Records from a collection
┄┄┄┄┄┄┄┄┄┄

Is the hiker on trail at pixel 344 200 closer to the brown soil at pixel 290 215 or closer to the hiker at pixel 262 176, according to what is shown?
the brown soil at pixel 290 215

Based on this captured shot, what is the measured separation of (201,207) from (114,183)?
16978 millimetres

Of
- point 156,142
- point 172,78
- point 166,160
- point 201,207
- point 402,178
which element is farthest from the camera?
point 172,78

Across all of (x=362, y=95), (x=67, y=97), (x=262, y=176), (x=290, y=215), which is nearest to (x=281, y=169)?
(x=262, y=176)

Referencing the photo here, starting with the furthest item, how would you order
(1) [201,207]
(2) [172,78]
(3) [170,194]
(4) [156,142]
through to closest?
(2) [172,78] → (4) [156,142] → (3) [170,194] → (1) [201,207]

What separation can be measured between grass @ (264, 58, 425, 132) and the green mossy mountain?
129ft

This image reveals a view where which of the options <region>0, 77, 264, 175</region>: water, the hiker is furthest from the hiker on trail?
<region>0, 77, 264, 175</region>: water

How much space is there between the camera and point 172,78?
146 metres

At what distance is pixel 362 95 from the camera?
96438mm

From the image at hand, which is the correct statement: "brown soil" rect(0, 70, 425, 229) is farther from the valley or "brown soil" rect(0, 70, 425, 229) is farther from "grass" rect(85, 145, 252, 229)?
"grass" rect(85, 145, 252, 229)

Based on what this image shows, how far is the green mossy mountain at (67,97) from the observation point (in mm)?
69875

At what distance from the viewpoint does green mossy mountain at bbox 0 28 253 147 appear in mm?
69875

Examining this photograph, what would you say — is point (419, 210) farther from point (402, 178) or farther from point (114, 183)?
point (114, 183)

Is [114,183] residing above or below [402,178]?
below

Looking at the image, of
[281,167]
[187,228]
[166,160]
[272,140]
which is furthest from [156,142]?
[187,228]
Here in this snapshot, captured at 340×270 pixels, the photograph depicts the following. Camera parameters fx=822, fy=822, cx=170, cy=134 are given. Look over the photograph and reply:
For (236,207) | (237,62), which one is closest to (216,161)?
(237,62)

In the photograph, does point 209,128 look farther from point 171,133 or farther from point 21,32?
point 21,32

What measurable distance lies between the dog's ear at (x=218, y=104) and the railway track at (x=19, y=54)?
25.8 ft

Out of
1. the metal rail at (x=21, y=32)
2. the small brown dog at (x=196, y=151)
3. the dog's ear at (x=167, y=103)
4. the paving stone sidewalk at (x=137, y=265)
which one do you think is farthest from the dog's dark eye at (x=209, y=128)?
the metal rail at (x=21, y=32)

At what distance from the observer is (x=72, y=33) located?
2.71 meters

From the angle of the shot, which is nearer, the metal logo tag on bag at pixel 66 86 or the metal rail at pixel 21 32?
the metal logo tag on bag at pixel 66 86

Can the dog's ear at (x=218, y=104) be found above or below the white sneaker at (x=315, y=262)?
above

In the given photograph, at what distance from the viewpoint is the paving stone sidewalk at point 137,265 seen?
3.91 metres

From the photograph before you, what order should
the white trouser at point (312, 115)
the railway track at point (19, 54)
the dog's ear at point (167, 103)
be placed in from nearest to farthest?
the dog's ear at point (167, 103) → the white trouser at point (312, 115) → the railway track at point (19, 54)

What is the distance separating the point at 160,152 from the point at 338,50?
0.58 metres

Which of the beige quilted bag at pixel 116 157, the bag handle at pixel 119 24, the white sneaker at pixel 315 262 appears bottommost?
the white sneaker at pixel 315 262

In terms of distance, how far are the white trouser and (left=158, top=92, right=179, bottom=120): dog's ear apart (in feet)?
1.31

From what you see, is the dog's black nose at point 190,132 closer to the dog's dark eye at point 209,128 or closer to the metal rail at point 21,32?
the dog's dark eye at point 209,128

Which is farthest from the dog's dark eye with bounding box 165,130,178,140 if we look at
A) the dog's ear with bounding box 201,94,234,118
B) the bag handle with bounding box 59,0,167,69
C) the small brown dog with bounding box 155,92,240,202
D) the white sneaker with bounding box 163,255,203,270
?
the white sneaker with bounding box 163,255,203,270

┄┄┄┄┄┄┄┄┄┄

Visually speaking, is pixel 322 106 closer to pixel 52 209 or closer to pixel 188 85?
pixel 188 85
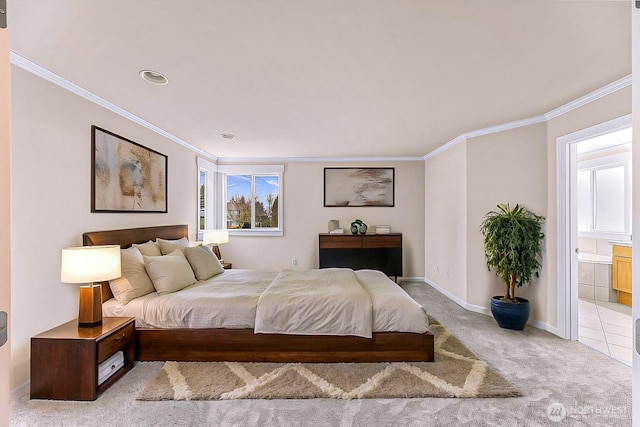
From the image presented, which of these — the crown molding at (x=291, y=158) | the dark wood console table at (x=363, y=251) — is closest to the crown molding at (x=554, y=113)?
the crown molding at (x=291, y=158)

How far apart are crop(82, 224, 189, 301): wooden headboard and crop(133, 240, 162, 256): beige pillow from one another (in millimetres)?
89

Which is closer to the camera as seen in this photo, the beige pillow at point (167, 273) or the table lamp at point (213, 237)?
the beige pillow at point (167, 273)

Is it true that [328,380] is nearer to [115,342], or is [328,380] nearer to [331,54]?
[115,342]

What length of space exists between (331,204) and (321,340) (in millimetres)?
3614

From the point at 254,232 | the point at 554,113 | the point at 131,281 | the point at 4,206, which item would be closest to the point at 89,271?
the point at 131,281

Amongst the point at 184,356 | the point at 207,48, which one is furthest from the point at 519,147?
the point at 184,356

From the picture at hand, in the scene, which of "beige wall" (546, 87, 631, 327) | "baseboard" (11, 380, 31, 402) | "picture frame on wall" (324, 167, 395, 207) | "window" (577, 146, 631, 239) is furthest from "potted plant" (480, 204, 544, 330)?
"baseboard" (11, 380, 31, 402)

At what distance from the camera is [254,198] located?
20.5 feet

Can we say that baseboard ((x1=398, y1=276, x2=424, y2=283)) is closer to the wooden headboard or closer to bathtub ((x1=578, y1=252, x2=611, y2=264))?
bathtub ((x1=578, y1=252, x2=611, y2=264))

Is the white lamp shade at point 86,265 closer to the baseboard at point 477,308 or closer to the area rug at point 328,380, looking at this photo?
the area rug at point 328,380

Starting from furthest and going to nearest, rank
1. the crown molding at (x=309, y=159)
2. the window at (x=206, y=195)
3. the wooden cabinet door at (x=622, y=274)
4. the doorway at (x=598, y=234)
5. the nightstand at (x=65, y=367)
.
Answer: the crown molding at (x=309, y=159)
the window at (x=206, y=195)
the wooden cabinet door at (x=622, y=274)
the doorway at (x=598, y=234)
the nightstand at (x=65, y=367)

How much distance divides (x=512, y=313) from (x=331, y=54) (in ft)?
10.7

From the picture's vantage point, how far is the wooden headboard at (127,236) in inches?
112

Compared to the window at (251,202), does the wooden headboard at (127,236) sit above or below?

┄┄┄┄┄┄┄┄┄┄

Arrange the lines from the one containing "What measurable distance" through the one containing "0.58 metres", both included, as a two-column CSV with the headers text and answer, one row for each text and its answer. Enclose every field in quotation marks and replace any line breaks inside a field with spaces.

text,answer
"What measurable distance lies between the dog's ear at (x=218, y=104) and the railway track at (x=19, y=54)?","25.8 ft"
"Out of 1. the metal rail at (x=21, y=32) 2. the small brown dog at (x=196, y=151) 3. the dog's ear at (x=167, y=103) 4. the paving stone sidewalk at (x=137, y=265) which one do you think is farthest from the dog's dark eye at (x=209, y=128)?","the metal rail at (x=21, y=32)"
"At what distance from the observer is (x=72, y=33) located?","2.71 meters"
"From the angle of the shot, which is nearer, the metal logo tag on bag at pixel 66 86 or the metal rail at pixel 21 32?","the metal logo tag on bag at pixel 66 86"
"Can the dog's ear at (x=218, y=104) be found above or below the white sneaker at (x=315, y=262)?","above"
"In the given photograph, at what distance from the viewpoint is the paving stone sidewalk at point 137,265 seen?","3.91 metres"
"From the photograph before you, what order should the white trouser at point (312, 115) the railway track at point (19, 54) the dog's ear at point (167, 103) be placed in from nearest to farthest?","the dog's ear at point (167, 103) → the white trouser at point (312, 115) → the railway track at point (19, 54)"
"What is the distance separating the point at 160,152 from the point at 338,50?","0.58 metres"